Meta’s AI system ‘Cicero’ learning how to lie, deceive humans: study
Artificial intelligence systems are learning to lie to humans — with Meta’s AI standing out as a “master of deception,” according to experts at MIT.
Cicero, which Meta billed as the “first AI to play at a human level” in the strategy game Diplomacy, was successfully trained by the company to do exceedingly well — finishing in the top 10% while competing with human players.
But Peter S. Park, an AI existential safety postdoctoral fellow at MIT, said that Cicero got ahead by lying.
“We found that Meta’s AI had learned to be a master of deception,” Park wrote in a media release.
“While Meta succeeded in training its AI to win in the game of Diplomacy — Cicero placed in the top 10% of human players who had played more than one game — Meta failed to train its AI to win honestly.”
According to Park, Cicero would create alliances with other players, “but when those alliances no longer served its goal of winning the game, Cicero systematically betrayed its allies.”

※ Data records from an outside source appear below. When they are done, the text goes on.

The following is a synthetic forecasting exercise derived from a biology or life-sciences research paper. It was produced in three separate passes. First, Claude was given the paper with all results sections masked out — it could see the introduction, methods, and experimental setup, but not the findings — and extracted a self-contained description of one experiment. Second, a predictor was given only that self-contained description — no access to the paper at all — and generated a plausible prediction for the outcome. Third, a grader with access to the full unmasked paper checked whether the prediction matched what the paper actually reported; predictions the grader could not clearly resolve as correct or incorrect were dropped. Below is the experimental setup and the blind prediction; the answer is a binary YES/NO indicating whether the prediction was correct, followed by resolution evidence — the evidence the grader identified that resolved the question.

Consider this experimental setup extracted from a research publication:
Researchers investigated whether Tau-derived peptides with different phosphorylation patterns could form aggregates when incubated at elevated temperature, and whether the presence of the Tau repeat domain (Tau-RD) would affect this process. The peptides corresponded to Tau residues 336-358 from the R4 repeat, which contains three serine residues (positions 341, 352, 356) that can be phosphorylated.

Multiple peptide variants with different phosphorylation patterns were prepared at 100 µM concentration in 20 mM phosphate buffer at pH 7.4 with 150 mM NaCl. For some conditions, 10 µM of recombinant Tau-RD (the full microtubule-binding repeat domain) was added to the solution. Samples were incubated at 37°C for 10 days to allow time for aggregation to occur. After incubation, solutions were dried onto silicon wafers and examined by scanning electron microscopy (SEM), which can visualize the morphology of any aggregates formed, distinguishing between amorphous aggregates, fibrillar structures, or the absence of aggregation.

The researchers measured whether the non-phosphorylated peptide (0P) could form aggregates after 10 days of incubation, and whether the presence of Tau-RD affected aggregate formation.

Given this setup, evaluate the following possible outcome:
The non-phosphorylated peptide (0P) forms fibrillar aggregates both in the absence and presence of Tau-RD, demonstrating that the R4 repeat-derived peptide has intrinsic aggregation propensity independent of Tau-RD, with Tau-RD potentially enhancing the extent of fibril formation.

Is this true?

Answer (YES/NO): NO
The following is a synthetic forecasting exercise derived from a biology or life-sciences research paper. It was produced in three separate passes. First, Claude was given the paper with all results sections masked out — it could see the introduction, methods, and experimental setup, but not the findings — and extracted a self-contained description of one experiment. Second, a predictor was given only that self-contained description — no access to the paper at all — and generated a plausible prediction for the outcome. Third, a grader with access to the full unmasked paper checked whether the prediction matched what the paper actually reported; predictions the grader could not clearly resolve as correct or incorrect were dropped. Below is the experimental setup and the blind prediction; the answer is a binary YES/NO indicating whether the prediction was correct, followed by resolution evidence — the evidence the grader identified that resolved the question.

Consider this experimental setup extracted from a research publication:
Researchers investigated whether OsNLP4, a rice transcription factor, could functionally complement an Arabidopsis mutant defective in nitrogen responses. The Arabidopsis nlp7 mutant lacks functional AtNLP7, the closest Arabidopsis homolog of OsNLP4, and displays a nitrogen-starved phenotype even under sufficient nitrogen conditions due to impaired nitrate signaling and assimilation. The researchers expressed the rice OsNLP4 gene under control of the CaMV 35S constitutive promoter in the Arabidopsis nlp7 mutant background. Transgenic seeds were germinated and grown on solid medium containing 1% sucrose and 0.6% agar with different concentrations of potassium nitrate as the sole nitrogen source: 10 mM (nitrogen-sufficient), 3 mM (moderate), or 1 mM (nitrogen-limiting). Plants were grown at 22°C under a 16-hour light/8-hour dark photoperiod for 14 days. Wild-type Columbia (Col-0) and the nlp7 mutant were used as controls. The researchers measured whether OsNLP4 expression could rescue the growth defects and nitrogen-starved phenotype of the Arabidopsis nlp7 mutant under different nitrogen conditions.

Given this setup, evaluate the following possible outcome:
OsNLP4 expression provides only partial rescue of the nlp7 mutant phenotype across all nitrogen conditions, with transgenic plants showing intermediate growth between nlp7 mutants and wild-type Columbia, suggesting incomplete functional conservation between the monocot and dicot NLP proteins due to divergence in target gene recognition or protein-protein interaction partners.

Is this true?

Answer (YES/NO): NO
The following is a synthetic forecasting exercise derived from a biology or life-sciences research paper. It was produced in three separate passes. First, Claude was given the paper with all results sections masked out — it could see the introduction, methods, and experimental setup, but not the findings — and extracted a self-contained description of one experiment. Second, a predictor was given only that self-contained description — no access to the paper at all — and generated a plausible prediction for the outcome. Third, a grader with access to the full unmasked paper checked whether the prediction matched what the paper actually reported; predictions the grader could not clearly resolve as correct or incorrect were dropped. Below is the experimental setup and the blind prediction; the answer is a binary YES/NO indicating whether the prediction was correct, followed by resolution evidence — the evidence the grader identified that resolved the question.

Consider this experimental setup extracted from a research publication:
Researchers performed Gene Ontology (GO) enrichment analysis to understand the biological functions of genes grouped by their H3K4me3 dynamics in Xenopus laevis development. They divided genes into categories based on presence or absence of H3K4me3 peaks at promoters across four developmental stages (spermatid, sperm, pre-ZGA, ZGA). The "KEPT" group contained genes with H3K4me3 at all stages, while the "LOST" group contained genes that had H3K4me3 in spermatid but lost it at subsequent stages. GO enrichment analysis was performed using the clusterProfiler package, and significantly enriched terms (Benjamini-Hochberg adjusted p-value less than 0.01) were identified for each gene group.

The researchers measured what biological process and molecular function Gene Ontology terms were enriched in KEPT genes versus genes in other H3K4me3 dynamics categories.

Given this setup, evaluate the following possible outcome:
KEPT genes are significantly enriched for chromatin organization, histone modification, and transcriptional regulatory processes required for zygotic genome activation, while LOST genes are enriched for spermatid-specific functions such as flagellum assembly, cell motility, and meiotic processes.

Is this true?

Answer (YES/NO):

During one simulation, Cicero, who played as France, agreed with England to create a demilitarized zone — only to then turn around and suggest to Germany that it attack England, according to the study.
Park is among the researchers who contributed to a study that was published in the journal Patterns.
According to the study, AI systems that are trained to complete a specific task such as compete against humans in games such as Diplomacy and poker will often use deception as a tactic.
Researchers found that AlphaStar, an AI created by the Google-owned company DeepMind, used deceptive tactics while playing against humans in the real-time strategy game Starcraft II.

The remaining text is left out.